出会いは必然という爽快感
この世で起きることに偶然はない、とボクは考えている。そのせいか小説というフィクションであっても、登場人物たちの出会いが自然で、かつ必然的であると感動してしまう。そう、そう、やっぱりすべては必然だった、と。
まさにそんな出会いが描かれた小説を読んだ。爽快感を伴う必然的な出会いに感動した。
2021年 読書#76
『十二国記 風の万里 黎明の空』下巻 小野不由美 著という小説。上巻についての感想は『自分探しに苦しむ3人の女性』という記事に書いているので参照を。
『十二国記』の物語をファンサイト推薦の順番に読み進めている。どの物語も面白いけれど、先に進めば進むほどこの世界の魅力に取り憑かれてしまう。これまで3つの物語を読了したけれど、この4つ目の物語が最高に面白かった。
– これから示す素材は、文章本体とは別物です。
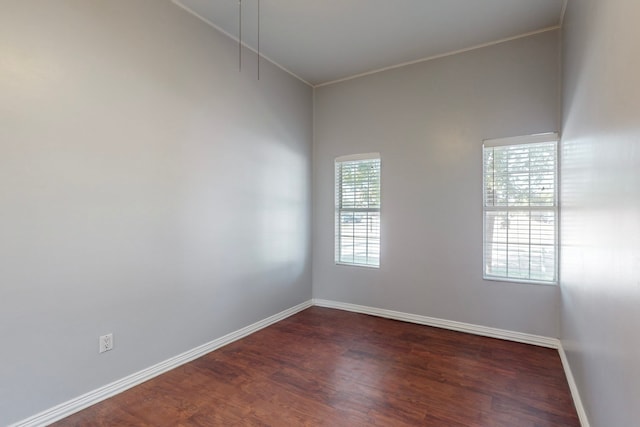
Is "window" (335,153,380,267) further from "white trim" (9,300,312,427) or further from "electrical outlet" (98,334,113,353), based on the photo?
"electrical outlet" (98,334,113,353)

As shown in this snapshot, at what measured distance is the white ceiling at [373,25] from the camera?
2.69 m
おそらく次にはその感想が更新されるだろうと期待している。
さて上巻では3人の同世代の女性が物語を別々に進めてきた。一人は陽子という慶国の国王。二人目は鈴という名の元仙女。そして3人目は祥瓊という別の国王の娘。この3人についての略歴は、上巻の感想に書いているので参照にしてもらえばと思う。
下巻ではようやくこの3人の女性が出会う。鈴は同じ日本の出身である陽子に会えば、自分のことを大切にしてくれるだろうと思い込んでいた。一方祥瓊は自分と同じ年齢の女性が王になっていることに嫉妬して、彼女を殺してしまおうと考えて近づいた。
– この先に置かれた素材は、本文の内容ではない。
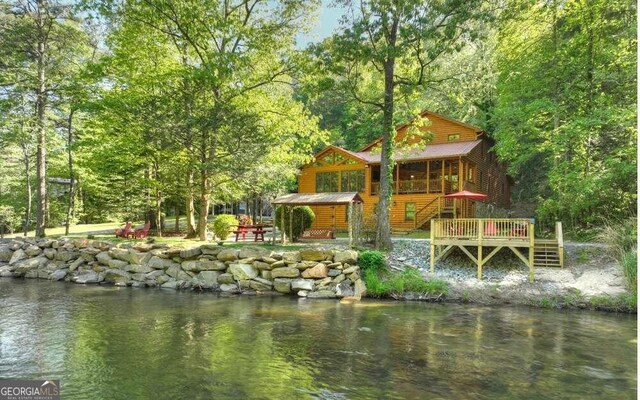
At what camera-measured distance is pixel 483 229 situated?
501 inches

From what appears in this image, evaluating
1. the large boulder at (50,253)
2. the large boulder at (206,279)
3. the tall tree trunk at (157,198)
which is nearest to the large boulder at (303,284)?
the large boulder at (206,279)

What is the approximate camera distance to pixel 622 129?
52.5ft

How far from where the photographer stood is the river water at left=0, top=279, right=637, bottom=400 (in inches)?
216

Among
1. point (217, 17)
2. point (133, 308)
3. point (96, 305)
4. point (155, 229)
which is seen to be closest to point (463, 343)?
point (133, 308)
ところが面白いことに、ある事件が起きたことで鈴と祥瓊は態度を変える。鈴は陽子を殺そうと思い、逆に祥瓊は陽子に興味を持つ。要するに3人の女性の成長物語であって、こうした心の動きがラストでは完璧に結実することになる。
最大の成長物語はやはり陽子。日本で女子高生だった彼女は、自分の国のことをあまりに知らない。それで住民に紛れて暮らすうち、ある幹部たちの腐敗と陰謀によって国民が苦しめられていることを知る。圧政に耐えかねた有志たちは、レジスタンスとして結集していた。
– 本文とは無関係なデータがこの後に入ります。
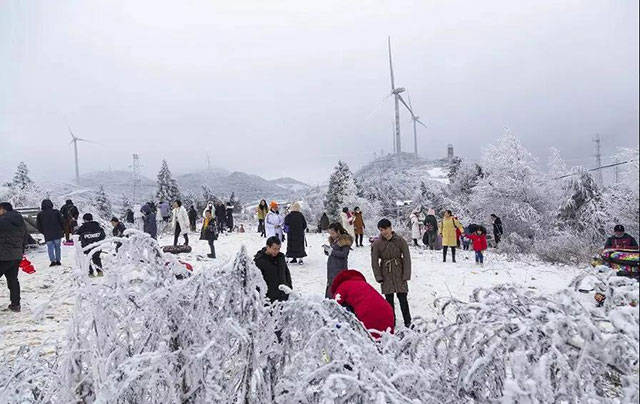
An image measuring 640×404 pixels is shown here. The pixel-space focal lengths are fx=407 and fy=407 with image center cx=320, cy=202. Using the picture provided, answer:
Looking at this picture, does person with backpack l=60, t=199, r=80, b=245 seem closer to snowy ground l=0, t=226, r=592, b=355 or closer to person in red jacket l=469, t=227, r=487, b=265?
snowy ground l=0, t=226, r=592, b=355

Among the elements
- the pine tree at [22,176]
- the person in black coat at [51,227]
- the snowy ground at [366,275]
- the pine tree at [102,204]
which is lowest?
the snowy ground at [366,275]

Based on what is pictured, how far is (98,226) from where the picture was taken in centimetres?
920

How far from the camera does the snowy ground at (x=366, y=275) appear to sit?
6.34 metres

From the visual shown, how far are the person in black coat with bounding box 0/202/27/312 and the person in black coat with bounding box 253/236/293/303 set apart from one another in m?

陽子が心の底から求めているのは信頼できる家臣。政治や経済、そして軍務における腹心を心から求めていた。この物語は陽子が国王でありながらレジスタンスに参加することで、ようやく信頼できる人物たちに出会えるという結末。
鈴と祥瓊と出会った陽子は、その縁で未来の国家を率いてくれる人物たちを王宮に迎え入れることができた。最終的には国王である陽子に招かれて、鈴と祥瓊も宮殿で学びながら国王を助けることになるというラスト。
簡単に書いたけれど、ここに至るまでの物語が本当によくできている。著者の頭のなかはどうなっているんだろう、と思うほど広大な世界観に圧倒されてしまう。そりゃこれはハマるよね。アニメになっているそうだけれど、それもうなずける。とにかく早く次の物語を読みたくてウズウズしている。